Invalidated Vehicle Warranty

It is important to change the oil in your vehicle regularly to maintain your warranty. Warranty provisions often require owners to follow the maintenance schedules recommended by the manufacturer. If you do not meet these requirements and damage or failure of covered components results, the warranty may become void, and you may be held accountable for the repair expenses.

What are the Signs Your Car Needs An Oil Change?

Recognizing the symptoms that your vehicle requires an oil change is critical for keeping the engine healthy and avoiding potential harm. Let us look at the oil change signs below:

oil change
  • Exhaust Smoke: Excessive smoke from your vehicle's exhaust could indicate the engine oil is past its prime. Old, deteriorating oil might leak into the combustion chamber and burn alongside the fuel, resulting in blue or greyish smoke coming from the tailpipe.
  • Oil Smell Inside the Car: A strong smell of burnt oil inside your vehicle's cabin may suggest an oil leak or that oil is leaking into the engine compartment and heating up, generating a detectable smell. This may necessitate prompt action to prevent further engine damage.
  • Loud Engine Noise: As the oil ages and degrades, it loses its capacity to lubricate properly, resulting in increased friction and louder engine noise as metal components rub against one another.
  • Dashboard Warning Light: Modern automobiles include oil change indicator lights or check engine lights that indicate when to change the oil.
  • Reduced Performance: Sluggish acceleration and decreased power output are common indicators of an oil change.
  • Oil Level Dropping: If you notice a substantial fall in oil level over a short period of time, it could be the result of an oil leak or excessive oil consumption caused by engine problems.
  • Metallic sheen in Oil: If you notice a metallic sheen while changing your oil, it could be due to metal particles suspended in the oil. This indicates engine components have undergone significant wear and tear, demanding further evaluation and possible repairs.

When Should You Change Your Oil?

Typically, oil changes are recommended every 3,000 miles or every 3 to 6 months. However, this interval has been extended to 5,000 to 10,000 miles or every six months to a year with modern vehicles and advanced oils such as synthetic oil. Nevertheless, differences in driving conditions, including challenging temperatures, frequent stops-and-go traffic, towing, or off-road terrain, might require more frequent oil changes. It is crucial to regularly inspect the level and quality of your engine oil.

when to oil change

FAQs About Oil Change

Is it possible to switch between different types or brands of oil during oil changes?

Using the same type and brand of oil is advisable to maintain consistency and compatibility with your vehicle's engine. Nevertheless, if you find yourself needing to change oil types or brands, it is important to make sure that the new oil aligns with the specifications advised by the vehicle manufacturer. This will help prevent any potential problems that may arise.

Should the oil filter be replaced each time the oil is changed?
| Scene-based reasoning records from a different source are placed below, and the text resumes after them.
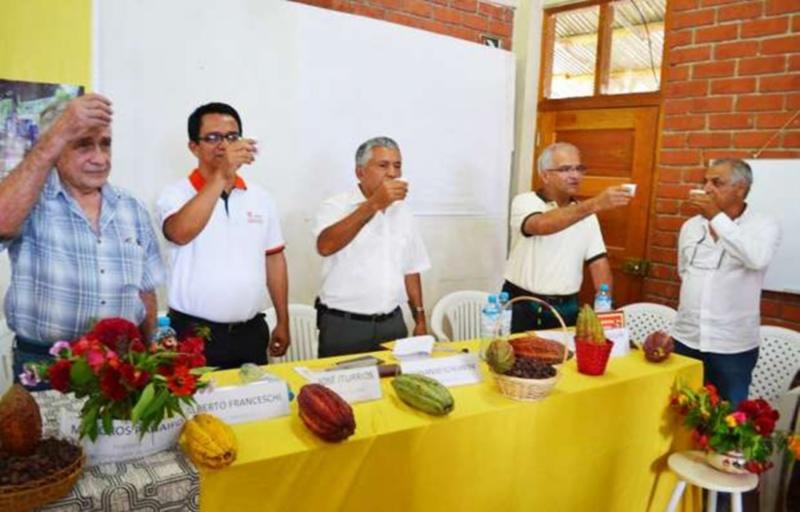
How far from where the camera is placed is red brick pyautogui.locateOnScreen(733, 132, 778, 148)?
3.16 metres

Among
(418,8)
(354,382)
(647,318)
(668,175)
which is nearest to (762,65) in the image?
(668,175)

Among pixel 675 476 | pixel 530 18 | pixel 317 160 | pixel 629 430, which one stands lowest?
pixel 675 476

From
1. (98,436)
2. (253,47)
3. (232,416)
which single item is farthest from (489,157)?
(98,436)

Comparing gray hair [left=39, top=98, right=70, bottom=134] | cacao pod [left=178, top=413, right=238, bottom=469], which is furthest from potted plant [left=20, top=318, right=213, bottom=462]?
gray hair [left=39, top=98, right=70, bottom=134]

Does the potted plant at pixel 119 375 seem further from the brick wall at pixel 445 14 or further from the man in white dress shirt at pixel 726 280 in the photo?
the brick wall at pixel 445 14

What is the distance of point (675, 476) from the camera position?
6.83ft

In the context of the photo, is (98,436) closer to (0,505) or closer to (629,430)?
(0,505)

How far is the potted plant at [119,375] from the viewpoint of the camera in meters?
1.07

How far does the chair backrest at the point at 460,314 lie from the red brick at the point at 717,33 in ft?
6.16

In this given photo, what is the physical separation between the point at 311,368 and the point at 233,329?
428 mm

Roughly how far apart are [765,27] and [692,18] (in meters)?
0.40

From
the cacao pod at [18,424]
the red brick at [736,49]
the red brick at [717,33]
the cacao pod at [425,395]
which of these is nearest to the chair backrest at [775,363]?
the red brick at [736,49]

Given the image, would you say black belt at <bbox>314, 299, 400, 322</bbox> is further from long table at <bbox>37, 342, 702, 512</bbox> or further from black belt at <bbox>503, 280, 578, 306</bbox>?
black belt at <bbox>503, 280, 578, 306</bbox>

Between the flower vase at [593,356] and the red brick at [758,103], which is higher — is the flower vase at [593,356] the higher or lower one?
the lower one
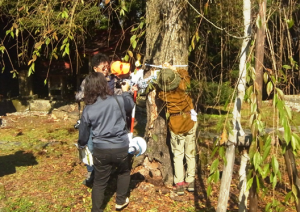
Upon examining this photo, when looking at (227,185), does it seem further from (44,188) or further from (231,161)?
(44,188)

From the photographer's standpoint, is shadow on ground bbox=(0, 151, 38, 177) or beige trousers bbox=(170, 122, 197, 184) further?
shadow on ground bbox=(0, 151, 38, 177)

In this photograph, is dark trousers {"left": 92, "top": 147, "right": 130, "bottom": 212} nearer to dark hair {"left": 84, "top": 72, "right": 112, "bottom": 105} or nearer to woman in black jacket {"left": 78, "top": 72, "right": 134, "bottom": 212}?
woman in black jacket {"left": 78, "top": 72, "right": 134, "bottom": 212}

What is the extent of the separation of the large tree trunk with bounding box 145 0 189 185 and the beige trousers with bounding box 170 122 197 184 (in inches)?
8.2

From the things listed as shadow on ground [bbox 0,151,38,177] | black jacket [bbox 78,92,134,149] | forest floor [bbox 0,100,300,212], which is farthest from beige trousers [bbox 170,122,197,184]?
shadow on ground [bbox 0,151,38,177]

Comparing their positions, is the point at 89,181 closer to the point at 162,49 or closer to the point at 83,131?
the point at 83,131

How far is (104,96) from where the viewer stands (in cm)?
367

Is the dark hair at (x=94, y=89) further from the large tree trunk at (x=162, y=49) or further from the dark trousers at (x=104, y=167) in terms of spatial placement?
the large tree trunk at (x=162, y=49)

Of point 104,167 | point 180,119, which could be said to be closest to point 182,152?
point 180,119

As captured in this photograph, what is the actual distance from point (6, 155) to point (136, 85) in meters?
3.50

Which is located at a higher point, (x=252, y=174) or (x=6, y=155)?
(x=252, y=174)

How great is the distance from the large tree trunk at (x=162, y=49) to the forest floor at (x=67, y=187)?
0.39m

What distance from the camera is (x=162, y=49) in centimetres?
447

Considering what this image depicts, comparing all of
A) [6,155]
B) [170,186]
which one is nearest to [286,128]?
[170,186]

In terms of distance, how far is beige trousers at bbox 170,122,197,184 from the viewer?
4371 millimetres
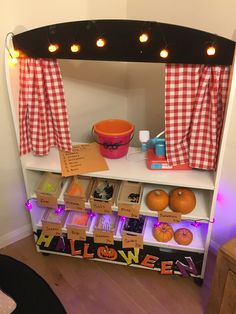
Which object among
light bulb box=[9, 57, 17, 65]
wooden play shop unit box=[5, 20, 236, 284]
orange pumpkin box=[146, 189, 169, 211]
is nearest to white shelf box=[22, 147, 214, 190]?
wooden play shop unit box=[5, 20, 236, 284]

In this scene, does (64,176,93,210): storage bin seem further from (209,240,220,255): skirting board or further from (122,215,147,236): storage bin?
(209,240,220,255): skirting board

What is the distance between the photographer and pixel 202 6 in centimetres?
142

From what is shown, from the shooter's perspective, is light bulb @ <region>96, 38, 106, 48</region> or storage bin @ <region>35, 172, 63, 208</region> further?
storage bin @ <region>35, 172, 63, 208</region>

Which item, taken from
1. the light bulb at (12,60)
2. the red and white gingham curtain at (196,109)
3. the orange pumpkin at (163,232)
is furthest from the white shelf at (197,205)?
the light bulb at (12,60)

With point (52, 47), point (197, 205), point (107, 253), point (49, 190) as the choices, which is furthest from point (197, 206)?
point (52, 47)

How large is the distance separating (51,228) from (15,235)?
413mm

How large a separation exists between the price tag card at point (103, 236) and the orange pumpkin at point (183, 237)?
1.09 ft

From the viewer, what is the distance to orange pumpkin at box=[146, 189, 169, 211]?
4.95 feet

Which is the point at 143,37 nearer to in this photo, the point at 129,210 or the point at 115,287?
the point at 129,210

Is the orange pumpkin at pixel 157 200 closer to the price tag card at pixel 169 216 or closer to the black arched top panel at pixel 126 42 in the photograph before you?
the price tag card at pixel 169 216

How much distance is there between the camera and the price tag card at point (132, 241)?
5.22ft

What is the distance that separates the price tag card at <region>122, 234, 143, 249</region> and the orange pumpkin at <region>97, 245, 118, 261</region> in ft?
0.36

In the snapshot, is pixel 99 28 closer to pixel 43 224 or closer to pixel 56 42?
pixel 56 42

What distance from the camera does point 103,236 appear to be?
64.1 inches
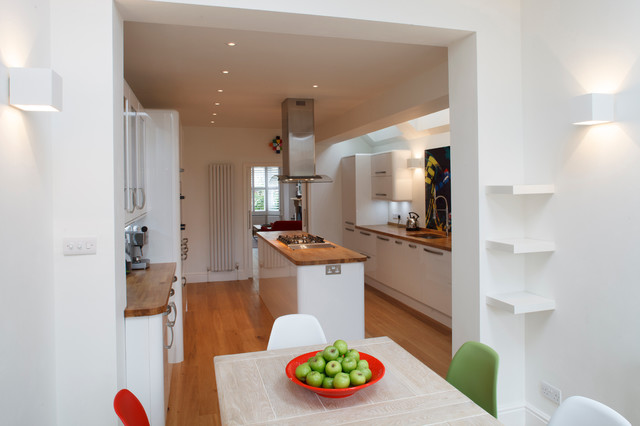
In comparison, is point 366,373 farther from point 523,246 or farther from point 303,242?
point 303,242

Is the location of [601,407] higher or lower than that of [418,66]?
lower

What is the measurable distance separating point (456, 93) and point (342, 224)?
17.1 ft

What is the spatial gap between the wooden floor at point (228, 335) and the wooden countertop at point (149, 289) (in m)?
0.89

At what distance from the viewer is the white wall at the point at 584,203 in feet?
7.41

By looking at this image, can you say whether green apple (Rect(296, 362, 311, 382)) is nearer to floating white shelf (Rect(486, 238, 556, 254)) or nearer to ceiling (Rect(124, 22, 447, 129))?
floating white shelf (Rect(486, 238, 556, 254))

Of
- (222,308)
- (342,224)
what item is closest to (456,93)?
(222,308)

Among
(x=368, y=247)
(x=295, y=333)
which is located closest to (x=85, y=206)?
(x=295, y=333)

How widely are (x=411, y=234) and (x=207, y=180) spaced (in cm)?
363

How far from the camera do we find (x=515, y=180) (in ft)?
9.72

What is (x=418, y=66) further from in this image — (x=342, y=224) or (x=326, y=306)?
(x=342, y=224)

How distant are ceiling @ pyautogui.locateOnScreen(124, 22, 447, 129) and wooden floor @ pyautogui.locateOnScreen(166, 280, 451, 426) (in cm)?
262

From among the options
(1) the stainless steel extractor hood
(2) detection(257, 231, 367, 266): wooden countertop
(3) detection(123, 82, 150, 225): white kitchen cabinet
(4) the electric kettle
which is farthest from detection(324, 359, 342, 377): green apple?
(4) the electric kettle

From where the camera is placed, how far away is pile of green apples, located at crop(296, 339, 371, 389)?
5.37 feet

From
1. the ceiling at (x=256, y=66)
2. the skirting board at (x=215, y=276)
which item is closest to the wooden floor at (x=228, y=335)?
the skirting board at (x=215, y=276)
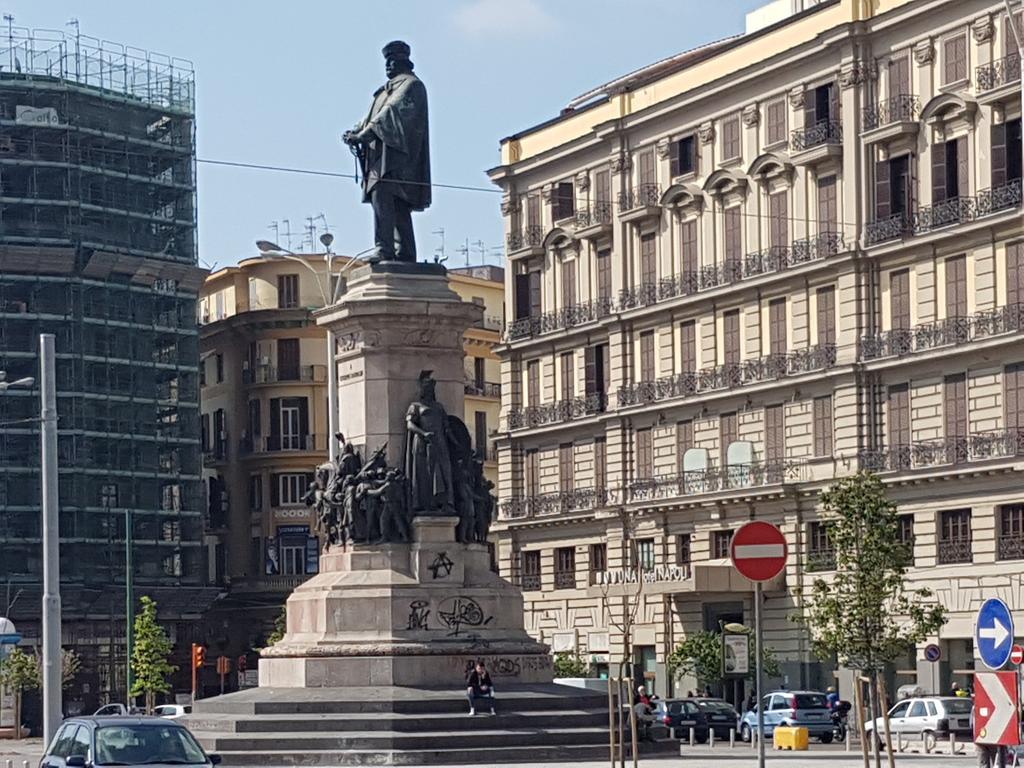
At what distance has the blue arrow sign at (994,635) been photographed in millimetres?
27047

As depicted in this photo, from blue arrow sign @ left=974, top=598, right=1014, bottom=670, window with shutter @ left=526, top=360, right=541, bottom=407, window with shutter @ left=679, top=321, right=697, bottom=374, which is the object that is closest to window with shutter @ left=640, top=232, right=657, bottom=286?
window with shutter @ left=679, top=321, right=697, bottom=374

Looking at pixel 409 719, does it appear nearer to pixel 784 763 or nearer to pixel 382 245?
pixel 784 763

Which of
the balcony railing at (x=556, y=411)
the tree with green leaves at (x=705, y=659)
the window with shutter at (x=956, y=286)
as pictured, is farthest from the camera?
the balcony railing at (x=556, y=411)

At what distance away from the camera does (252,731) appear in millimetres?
44812

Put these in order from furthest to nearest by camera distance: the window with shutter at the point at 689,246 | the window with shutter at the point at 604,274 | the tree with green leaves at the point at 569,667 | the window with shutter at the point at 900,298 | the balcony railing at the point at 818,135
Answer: the window with shutter at the point at 604,274
the window with shutter at the point at 689,246
the tree with green leaves at the point at 569,667
the balcony railing at the point at 818,135
the window with shutter at the point at 900,298

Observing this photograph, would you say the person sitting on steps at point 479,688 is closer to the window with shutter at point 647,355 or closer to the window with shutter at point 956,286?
the window with shutter at point 956,286

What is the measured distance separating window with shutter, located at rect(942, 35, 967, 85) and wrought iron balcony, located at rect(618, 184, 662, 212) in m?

It is generally advised to replace the oil filter when you get an oil change. The oil filter is designed to effectively eliminate any impurities and particles present in the oil, guaranteeing that the engine receives the best possible lubrication and operates at peak performance levels. Ensuring a clean and unobstructed oil filter is crucial to maintaining optimal oil flow and preventing potential engine damage.

Is it typical for my vehicle to use oil between oil changes?

It is expected to have a certain level of oil consumption between oil changes, especially in older vehicles or those with high mileage. Nevertheless, an excessive amount of oil consumption may be a sign of underlying engine problems that require immediate attention. These issues could include leaks, worn piston rings, or valve seal problems.